[Entries from a dataset]
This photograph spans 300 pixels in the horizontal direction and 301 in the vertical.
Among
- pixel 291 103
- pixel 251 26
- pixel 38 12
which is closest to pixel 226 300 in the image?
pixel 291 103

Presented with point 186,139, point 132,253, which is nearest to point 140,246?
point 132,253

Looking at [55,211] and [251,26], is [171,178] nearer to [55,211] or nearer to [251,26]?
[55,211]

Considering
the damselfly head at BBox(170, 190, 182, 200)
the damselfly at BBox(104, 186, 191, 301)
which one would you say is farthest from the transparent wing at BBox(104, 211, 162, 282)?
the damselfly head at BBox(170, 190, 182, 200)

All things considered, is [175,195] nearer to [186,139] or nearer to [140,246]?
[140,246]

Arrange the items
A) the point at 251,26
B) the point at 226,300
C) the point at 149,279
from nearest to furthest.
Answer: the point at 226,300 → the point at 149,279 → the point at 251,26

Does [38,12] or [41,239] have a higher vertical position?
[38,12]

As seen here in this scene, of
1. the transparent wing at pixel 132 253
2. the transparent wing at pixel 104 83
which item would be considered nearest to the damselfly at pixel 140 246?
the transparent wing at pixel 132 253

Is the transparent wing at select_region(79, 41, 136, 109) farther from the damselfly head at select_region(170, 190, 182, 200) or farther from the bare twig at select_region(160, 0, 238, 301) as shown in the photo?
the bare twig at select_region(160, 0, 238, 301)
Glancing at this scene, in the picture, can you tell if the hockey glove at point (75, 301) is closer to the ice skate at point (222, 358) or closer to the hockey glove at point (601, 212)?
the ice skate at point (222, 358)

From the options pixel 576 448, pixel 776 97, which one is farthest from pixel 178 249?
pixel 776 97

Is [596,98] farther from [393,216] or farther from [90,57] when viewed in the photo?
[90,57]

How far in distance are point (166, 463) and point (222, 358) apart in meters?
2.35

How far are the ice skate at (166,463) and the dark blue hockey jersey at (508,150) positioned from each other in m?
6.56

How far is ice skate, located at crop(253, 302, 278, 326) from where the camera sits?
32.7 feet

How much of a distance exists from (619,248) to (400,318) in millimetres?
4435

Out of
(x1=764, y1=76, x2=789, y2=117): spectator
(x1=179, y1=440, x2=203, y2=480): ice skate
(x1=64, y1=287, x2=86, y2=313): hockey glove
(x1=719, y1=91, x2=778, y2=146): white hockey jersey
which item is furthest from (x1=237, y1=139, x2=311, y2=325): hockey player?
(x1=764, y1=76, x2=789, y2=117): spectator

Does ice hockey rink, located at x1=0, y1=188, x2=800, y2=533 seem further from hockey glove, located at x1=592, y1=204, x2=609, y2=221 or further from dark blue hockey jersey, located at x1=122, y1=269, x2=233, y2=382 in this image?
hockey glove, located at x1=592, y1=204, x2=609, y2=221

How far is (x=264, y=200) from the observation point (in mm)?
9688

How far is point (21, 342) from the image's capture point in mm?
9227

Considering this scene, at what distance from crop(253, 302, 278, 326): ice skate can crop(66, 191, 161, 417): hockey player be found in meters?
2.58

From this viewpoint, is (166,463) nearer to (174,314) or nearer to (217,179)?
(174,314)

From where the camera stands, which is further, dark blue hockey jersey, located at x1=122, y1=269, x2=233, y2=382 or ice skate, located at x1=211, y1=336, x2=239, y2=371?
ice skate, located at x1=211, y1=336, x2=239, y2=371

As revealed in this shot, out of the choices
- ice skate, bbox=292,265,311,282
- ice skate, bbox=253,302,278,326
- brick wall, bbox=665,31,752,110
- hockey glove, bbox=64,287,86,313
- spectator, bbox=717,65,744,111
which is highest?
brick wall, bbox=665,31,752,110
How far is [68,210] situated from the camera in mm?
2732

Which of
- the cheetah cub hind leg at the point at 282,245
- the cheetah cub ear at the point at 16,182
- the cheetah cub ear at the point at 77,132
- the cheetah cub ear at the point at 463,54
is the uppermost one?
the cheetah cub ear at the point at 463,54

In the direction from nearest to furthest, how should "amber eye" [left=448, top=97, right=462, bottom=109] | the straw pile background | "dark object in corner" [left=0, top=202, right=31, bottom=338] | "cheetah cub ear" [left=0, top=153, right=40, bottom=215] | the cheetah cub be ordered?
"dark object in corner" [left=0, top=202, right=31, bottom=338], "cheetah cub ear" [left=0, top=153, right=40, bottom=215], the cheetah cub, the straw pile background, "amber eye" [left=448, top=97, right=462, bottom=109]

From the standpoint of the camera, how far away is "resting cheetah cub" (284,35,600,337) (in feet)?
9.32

-- Exercise brief --
Each line of the material should be echoed exactly.

-- Solved problem --
This photograph spans 300 pixels in the horizontal direction and 301 in the vertical.
Among
- pixel 291 103
- pixel 251 26
- pixel 38 12
which is closest to pixel 226 300 in the image?
pixel 291 103

Presented with point 186,139, point 132,253, which is nearest to point 140,246?
point 132,253

Looking at [55,211] and [251,26], is [171,178] nearer to [55,211] or nearer to [251,26]?
[55,211]

Considering
the damselfly head at BBox(170, 190, 182, 200)
the damselfly at BBox(104, 186, 191, 301)
which one would you say is farthest from the transparent wing at BBox(104, 211, 162, 282)?
the damselfly head at BBox(170, 190, 182, 200)

All things considered, is [175,195] nearer to [186,139] or nearer to [140,246]?
[140,246]

Arrange the items
A) the point at 251,26
B) the point at 226,300
C) the point at 149,279
from nearest to furthest.
Answer: the point at 226,300 → the point at 149,279 → the point at 251,26

Does [38,12] or [41,239] have a higher vertical position?
[38,12]

As seen here in this scene, of
1. the transparent wing at pixel 132 253
2. the transparent wing at pixel 104 83
which item would be considered nearest to the damselfly at pixel 140 246?
the transparent wing at pixel 132 253

Is the transparent wing at select_region(79, 41, 136, 109) farther from the damselfly head at select_region(170, 190, 182, 200) or farther from the bare twig at select_region(160, 0, 238, 301) as shown in the photo?
the bare twig at select_region(160, 0, 238, 301)
Glancing at this scene, in the picture, can you tell if the hockey glove at point (75, 301) is closer to the ice skate at point (222, 358) or closer to the hockey glove at point (601, 212)?
the ice skate at point (222, 358)

From the options pixel 576 448, pixel 776 97, which one is farthest from pixel 178 249?
pixel 776 97

Is [596,98] farther from [393,216] or farther from [90,57] when viewed in the photo?
[90,57]

How far in distance are point (166, 463) and point (222, 358) apart in meters?
2.35

How far are the ice skate at (166,463) and the dark blue hockey jersey at (508,150) positioned from each other in m?
6.56

How far is ice skate, located at crop(253, 302, 278, 326) from where the camera sits?
32.7 feet

How much of a distance exists from (619,248) to (400,318) in millimetres?
4435

Out of
(x1=764, y1=76, x2=789, y2=117): spectator
(x1=179, y1=440, x2=203, y2=480): ice skate
(x1=64, y1=287, x2=86, y2=313): hockey glove
(x1=719, y1=91, x2=778, y2=146): white hockey jersey
which item is furthest from (x1=237, y1=139, x2=311, y2=325): hockey player?
(x1=764, y1=76, x2=789, y2=117): spectator

Does ice hockey rink, located at x1=0, y1=188, x2=800, y2=533 seem further from hockey glove, located at x1=592, y1=204, x2=609, y2=221 or further from dark blue hockey jersey, located at x1=122, y1=269, x2=233, y2=382 in this image?
hockey glove, located at x1=592, y1=204, x2=609, y2=221

How far is (x=264, y=200) from the observation point (in mm)?
9688

How far is point (21, 342) from the image's capture point in mm?
9227

Considering this scene, at what distance from crop(253, 302, 278, 326): ice skate can crop(66, 191, 161, 417): hockey player be found in meters?
2.58

From this viewpoint, is (166,463) nearer to (174,314) or nearer to (217,179)?
(174,314)

From where the camera stands, which is further, dark blue hockey jersey, located at x1=122, y1=269, x2=233, y2=382 or ice skate, located at x1=211, y1=336, x2=239, y2=371?
ice skate, located at x1=211, y1=336, x2=239, y2=371

As revealed in this shot, out of the choices
- ice skate, bbox=292,265,311,282
- ice skate, bbox=253,302,278,326
- brick wall, bbox=665,31,752,110
- hockey glove, bbox=64,287,86,313
- spectator, bbox=717,65,744,111
which is highest?
brick wall, bbox=665,31,752,110
How far is [68,210] situated from the camera in mm?
2732

Which of
- the cheetah cub hind leg at the point at 282,245
- the cheetah cub ear at the point at 16,182
- the cheetah cub ear at the point at 77,132
- the cheetah cub ear at the point at 463,54
is the uppermost one?
the cheetah cub ear at the point at 463,54

In the direction from nearest to furthest, how should "amber eye" [left=448, top=97, right=462, bottom=109] | the straw pile background | "dark object in corner" [left=0, top=202, right=31, bottom=338] | "cheetah cub ear" [left=0, top=153, right=40, bottom=215] | the cheetah cub be ordered?
"dark object in corner" [left=0, top=202, right=31, bottom=338], "cheetah cub ear" [left=0, top=153, right=40, bottom=215], the cheetah cub, the straw pile background, "amber eye" [left=448, top=97, right=462, bottom=109]

From the standpoint of the camera, how far away is "resting cheetah cub" (284,35,600,337) (in feet)?
9.32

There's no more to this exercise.